**Input for this task:**

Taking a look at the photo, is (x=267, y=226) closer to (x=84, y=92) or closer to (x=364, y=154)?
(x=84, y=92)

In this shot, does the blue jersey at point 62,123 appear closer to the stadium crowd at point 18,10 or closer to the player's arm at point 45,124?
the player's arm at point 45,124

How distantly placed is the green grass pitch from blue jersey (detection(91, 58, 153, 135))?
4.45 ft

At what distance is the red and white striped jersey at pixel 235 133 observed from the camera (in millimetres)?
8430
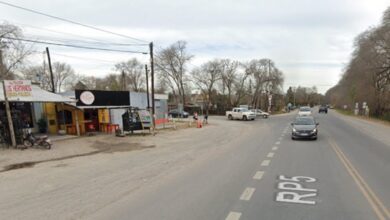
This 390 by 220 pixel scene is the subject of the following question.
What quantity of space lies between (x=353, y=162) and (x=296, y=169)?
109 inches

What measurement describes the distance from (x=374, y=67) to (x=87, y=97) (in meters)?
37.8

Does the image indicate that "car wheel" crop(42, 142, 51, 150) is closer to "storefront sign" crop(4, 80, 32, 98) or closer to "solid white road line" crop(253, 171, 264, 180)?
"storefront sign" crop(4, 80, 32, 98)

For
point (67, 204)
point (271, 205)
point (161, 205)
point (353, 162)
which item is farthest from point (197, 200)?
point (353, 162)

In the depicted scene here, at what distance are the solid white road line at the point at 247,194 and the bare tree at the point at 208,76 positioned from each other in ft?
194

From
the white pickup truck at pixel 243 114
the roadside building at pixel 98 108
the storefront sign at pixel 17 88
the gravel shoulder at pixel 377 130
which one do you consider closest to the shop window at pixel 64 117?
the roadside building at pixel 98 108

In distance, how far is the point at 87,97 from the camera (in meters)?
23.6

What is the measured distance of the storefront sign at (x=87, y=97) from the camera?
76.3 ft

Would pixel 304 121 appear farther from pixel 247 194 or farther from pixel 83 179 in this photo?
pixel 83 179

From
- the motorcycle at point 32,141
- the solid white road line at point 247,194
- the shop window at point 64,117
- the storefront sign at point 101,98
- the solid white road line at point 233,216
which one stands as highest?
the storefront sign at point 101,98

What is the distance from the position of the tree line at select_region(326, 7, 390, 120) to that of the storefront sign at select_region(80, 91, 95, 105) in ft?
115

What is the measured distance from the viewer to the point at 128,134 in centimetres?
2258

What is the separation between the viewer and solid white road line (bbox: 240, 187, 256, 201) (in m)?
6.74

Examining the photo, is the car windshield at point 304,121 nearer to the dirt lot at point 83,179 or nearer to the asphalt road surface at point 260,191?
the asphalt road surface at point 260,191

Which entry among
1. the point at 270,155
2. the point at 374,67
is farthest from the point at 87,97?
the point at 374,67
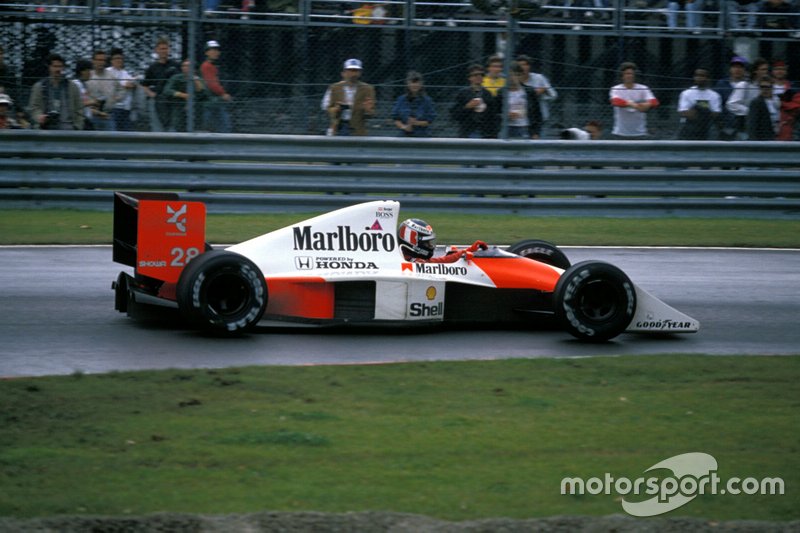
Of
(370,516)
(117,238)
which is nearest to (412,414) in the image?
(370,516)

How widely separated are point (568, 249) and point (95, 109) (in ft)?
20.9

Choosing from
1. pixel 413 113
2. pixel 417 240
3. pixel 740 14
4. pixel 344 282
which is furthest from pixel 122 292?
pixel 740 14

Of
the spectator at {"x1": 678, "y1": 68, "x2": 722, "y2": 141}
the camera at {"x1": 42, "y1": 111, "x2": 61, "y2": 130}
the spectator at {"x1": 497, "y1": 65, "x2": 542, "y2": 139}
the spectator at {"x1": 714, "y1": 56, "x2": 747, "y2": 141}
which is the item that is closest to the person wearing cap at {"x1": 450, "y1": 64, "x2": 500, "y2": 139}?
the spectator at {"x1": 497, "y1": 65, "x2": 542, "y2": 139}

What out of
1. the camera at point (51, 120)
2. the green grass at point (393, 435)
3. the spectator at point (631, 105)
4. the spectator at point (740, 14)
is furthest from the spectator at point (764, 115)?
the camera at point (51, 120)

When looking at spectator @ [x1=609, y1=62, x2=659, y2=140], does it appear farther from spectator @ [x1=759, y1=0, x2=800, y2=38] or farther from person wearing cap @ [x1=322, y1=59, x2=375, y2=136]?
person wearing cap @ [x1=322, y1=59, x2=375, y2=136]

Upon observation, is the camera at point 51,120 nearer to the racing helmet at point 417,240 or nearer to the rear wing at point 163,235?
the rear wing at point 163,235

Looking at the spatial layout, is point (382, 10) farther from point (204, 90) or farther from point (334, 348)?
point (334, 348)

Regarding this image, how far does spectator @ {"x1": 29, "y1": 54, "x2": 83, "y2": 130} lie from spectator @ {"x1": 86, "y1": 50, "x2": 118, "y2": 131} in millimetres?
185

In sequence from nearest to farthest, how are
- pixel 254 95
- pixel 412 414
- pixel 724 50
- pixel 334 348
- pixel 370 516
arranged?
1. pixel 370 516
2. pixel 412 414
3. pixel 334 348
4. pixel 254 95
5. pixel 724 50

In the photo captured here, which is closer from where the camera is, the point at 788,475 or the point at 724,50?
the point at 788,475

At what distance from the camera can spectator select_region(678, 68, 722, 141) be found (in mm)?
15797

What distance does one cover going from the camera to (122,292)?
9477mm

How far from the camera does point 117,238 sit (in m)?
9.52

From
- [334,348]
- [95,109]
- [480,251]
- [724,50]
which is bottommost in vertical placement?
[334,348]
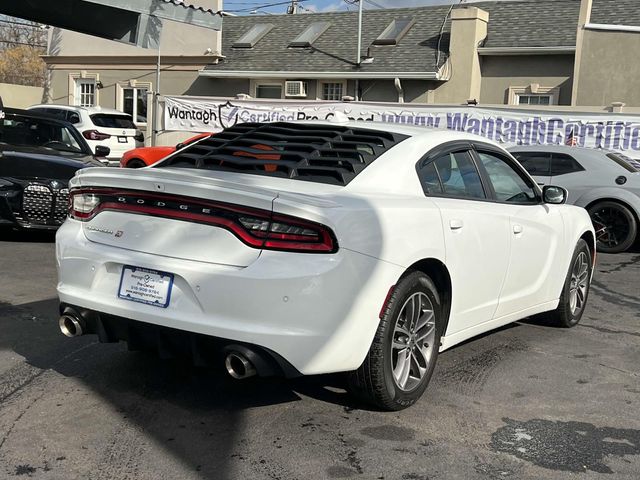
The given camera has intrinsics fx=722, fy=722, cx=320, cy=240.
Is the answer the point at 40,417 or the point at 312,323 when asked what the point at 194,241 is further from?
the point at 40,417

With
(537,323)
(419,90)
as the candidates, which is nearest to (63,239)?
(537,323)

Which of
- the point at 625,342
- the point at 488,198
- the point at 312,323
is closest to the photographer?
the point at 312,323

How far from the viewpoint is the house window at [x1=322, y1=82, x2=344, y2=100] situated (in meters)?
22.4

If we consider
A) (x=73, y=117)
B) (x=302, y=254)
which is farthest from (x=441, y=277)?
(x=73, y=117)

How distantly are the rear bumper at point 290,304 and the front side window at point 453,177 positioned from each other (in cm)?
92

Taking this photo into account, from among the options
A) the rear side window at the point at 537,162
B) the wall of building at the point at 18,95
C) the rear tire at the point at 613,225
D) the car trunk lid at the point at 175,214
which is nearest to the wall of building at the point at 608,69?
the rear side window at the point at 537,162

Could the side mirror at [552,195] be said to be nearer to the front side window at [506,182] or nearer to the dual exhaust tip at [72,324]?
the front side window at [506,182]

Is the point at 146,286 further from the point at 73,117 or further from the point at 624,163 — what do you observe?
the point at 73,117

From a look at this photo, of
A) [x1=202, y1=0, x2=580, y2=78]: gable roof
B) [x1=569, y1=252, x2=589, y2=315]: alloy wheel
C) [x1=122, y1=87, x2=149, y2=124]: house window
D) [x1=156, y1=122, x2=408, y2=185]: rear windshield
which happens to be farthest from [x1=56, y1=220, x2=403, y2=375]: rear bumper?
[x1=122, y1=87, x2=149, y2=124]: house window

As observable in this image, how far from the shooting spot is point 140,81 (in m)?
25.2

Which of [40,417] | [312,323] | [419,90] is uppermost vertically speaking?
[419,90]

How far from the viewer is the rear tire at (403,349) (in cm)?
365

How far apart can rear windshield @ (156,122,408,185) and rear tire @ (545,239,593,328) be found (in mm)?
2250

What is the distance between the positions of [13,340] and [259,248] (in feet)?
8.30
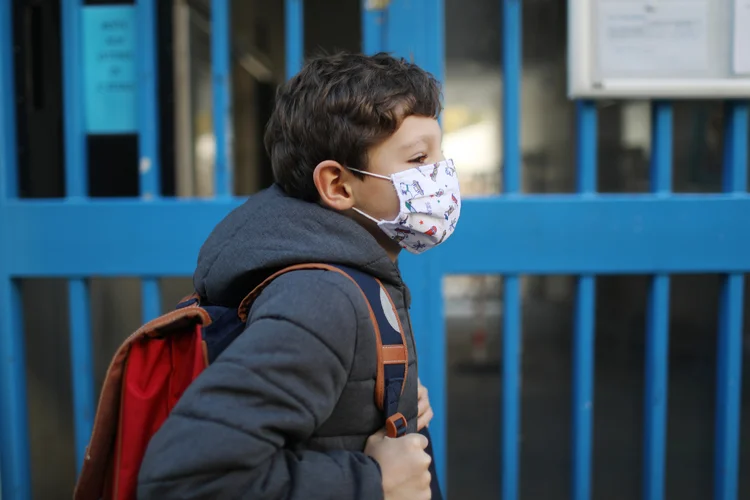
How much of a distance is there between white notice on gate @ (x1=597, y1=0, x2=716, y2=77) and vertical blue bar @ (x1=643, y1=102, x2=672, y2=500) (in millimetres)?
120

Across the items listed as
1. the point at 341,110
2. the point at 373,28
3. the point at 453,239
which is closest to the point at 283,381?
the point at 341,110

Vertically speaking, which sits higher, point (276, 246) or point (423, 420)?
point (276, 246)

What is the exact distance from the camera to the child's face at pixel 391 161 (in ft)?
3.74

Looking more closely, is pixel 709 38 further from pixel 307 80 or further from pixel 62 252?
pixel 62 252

**Given exercise:**
Without the pictures, restate all of the entries above verbatim.

**Result of this task:**
Taking a look at the photo, is (x=267, y=226) closer to (x=84, y=92) or closer to (x=364, y=154)?
(x=84, y=92)

In this shot, does the blue jersey at point 62,123 appear closer to the stadium crowd at point 18,10 or closer to the player's arm at point 45,124?
the player's arm at point 45,124

How distantly placed is the green grass pitch from blue jersey (detection(91, 58, 153, 135))?
4.45 ft

At what distance is the red and white striped jersey at pixel 235 133 observed from the camera (in millimetres)?
8430
This 390 by 220 pixel scene is the subject of the following question.
What quantity of space lies between (x=353, y=162) and (x=296, y=169)?
109 inches

What measurement describes the distance from (x=374, y=67) to (x=87, y=97) (in meters)?
37.8

Does the image indicate that "car wheel" crop(42, 142, 51, 150) is closer to "storefront sign" crop(4, 80, 32, 98) or closer to "solid white road line" crop(253, 171, 264, 180)?
"storefront sign" crop(4, 80, 32, 98)

For
point (67, 204)
point (271, 205)
point (161, 205)
point (353, 162)
which item is farthest from point (197, 200)?
point (353, 162)

In the depicted scene here, at what distance are the solid white road line at the point at 247,194 and the bare tree at the point at 208,76 positioned from each other in ft?
194

From
the white pickup truck at pixel 243 114
the roadside building at pixel 98 108
the storefront sign at pixel 17 88
the gravel shoulder at pixel 377 130
which one do you consider closest to the shop window at pixel 64 117?
the roadside building at pixel 98 108

In distance, how far is the point at 87,97 from the camera (in meters)?
23.6

What is the measured distance of the storefront sign at (x=87, y=97) from the camera?
76.3 ft

Would pixel 304 121 appear farther from pixel 247 194 or farther from pixel 83 179 in this photo?
pixel 83 179

From
- the motorcycle at point 32,141
- the solid white road line at point 247,194
- the shop window at point 64,117
- the storefront sign at point 101,98
- the solid white road line at point 233,216
which one stands as highest?
the storefront sign at point 101,98

What is the distance from the position of the tree line at select_region(326, 7, 390, 120) to that of the storefront sign at select_region(80, 91, 95, 105) in ft?
115

What is the measured distance from the viewer to the point at 128,134 in centimetres?
2258

What is the separation between the viewer and solid white road line (bbox: 240, 187, 256, 201) (in m)?
6.74

Examining the photo, is the car windshield at point 304,121 nearer to the dirt lot at point 83,179 or nearer to the asphalt road surface at point 260,191?
the asphalt road surface at point 260,191

Which entry among
1. the point at 270,155
2. the point at 374,67
is farthest from the point at 87,97?
the point at 374,67
Of
(370,516)
(117,238)
which is nearest to (412,414) in the image?
(370,516)

How widely separated are point (568, 249) and point (95, 109) (in ft)?
20.9

Choosing from
1. pixel 413 113
2. pixel 417 240
3. pixel 740 14
4. pixel 344 282
which is furthest from pixel 122 292?
pixel 740 14

Of
the spectator at {"x1": 678, "y1": 68, "x2": 722, "y2": 141}
the camera at {"x1": 42, "y1": 111, "x2": 61, "y2": 130}
the spectator at {"x1": 497, "y1": 65, "x2": 542, "y2": 139}
the spectator at {"x1": 714, "y1": 56, "x2": 747, "y2": 141}
which is the item that is closest to the person wearing cap at {"x1": 450, "y1": 64, "x2": 500, "y2": 139}?
the spectator at {"x1": 497, "y1": 65, "x2": 542, "y2": 139}

What out of
1. the camera at point (51, 120)
2. the green grass at point (393, 435)
3. the spectator at point (631, 105)
4. the spectator at point (740, 14)
is furthest from the spectator at point (764, 115)?
the camera at point (51, 120)

When looking at spectator @ [x1=609, y1=62, x2=659, y2=140], does it appear farther from spectator @ [x1=759, y1=0, x2=800, y2=38] or farther from person wearing cap @ [x1=322, y1=59, x2=375, y2=136]?
person wearing cap @ [x1=322, y1=59, x2=375, y2=136]

Upon observation, is the camera at point 51,120 nearer to the racing helmet at point 417,240 or nearer to the rear wing at point 163,235?
the rear wing at point 163,235

Looking at the spatial layout, is point (382, 10) farther from point (204, 90) or farther from point (334, 348)?
point (334, 348)

Regarding this image, how far does spectator @ {"x1": 29, "y1": 54, "x2": 83, "y2": 130} lie from spectator @ {"x1": 86, "y1": 50, "x2": 118, "y2": 131} in millimetres?
185

In sequence from nearest to farthest, how are
- pixel 254 95
- pixel 412 414
- pixel 724 50
- pixel 334 348
- pixel 370 516
arranged?
1. pixel 370 516
2. pixel 412 414
3. pixel 334 348
4. pixel 254 95
5. pixel 724 50

In the photo captured here, which is closer from where the camera is, the point at 788,475 or the point at 724,50?
the point at 788,475

At what distance from the camera can spectator select_region(678, 68, 722, 141) be found (in mm)?
15797

What distance does one cover going from the camera to (122,292)?
9477mm

How far from the camera does point 117,238 sit (in m)?
9.52

From
- [334,348]
- [95,109]
- [480,251]
- [724,50]
which is bottommost in vertical placement?
[334,348]
The given camera has intrinsics fx=722, fy=722, cx=320, cy=240.
Is the answer the point at 40,417 or the point at 312,323 when asked what the point at 194,241 is further from?
the point at 40,417

With
(537,323)
(419,90)
as the candidates, which is nearest to (63,239)?
(537,323)

Which of
- the point at 625,342
- the point at 488,198
- the point at 312,323
is closest to the photographer?
the point at 312,323

How far from the viewpoint is the house window at [x1=322, y1=82, x2=344, y2=100] situated (in meters)?
22.4

If we consider
A) (x=73, y=117)
B) (x=302, y=254)
which is farthest from (x=441, y=277)?
(x=73, y=117)

How distantly are the rear bumper at point 290,304 and the front side window at point 453,177 positioned from each other (in cm)?
92

Taking this photo into account, from among the options
A) the rear side window at the point at 537,162
B) the wall of building at the point at 18,95
C) the rear tire at the point at 613,225
D) the car trunk lid at the point at 175,214
which is nearest to the wall of building at the point at 608,69?
the rear side window at the point at 537,162

Could the side mirror at [552,195] be said to be nearer to the front side window at [506,182] or nearer to the dual exhaust tip at [72,324]?
the front side window at [506,182]

Is the point at 146,286 further from the point at 73,117 or further from the point at 624,163 — what do you observe?
the point at 73,117

From a look at this photo, of
A) [x1=202, y1=0, x2=580, y2=78]: gable roof
B) [x1=569, y1=252, x2=589, y2=315]: alloy wheel
C) [x1=122, y1=87, x2=149, y2=124]: house window
D) [x1=156, y1=122, x2=408, y2=185]: rear windshield
which happens to be farthest from [x1=56, y1=220, x2=403, y2=375]: rear bumper?
[x1=122, y1=87, x2=149, y2=124]: house window

As observable in this image, how far from the shooting spot is point 140,81 (in m)?
25.2

Which of [40,417] | [312,323] | [419,90] is uppermost vertically speaking?
[419,90]

How far from the viewer is the rear tire at (403,349) (in cm)?
365

How far apart can rear windshield @ (156,122,408,185) and rear tire @ (545,239,593,328) be found (in mm)?
2250

What is the distance between the positions of [13,340] and [259,248] (in feet)?
8.30
How much of a distance is there between white notice on gate @ (x1=597, y1=0, x2=716, y2=77) and vertical blue bar @ (x1=643, y1=102, x2=672, y2=500) (in millimetres)?
120

Across the items listed as
1. the point at 341,110
2. the point at 373,28
3. the point at 453,239
which is closest to the point at 283,381?
the point at 341,110

Vertically speaking, which sits higher, point (276, 246) or point (423, 420)?
point (276, 246)

What is the exact distance from the camera to the child's face at pixel 391 161 (in ft)?
3.74

Looking more closely, is pixel 709 38 further from pixel 307 80 or further from pixel 62 252?
pixel 62 252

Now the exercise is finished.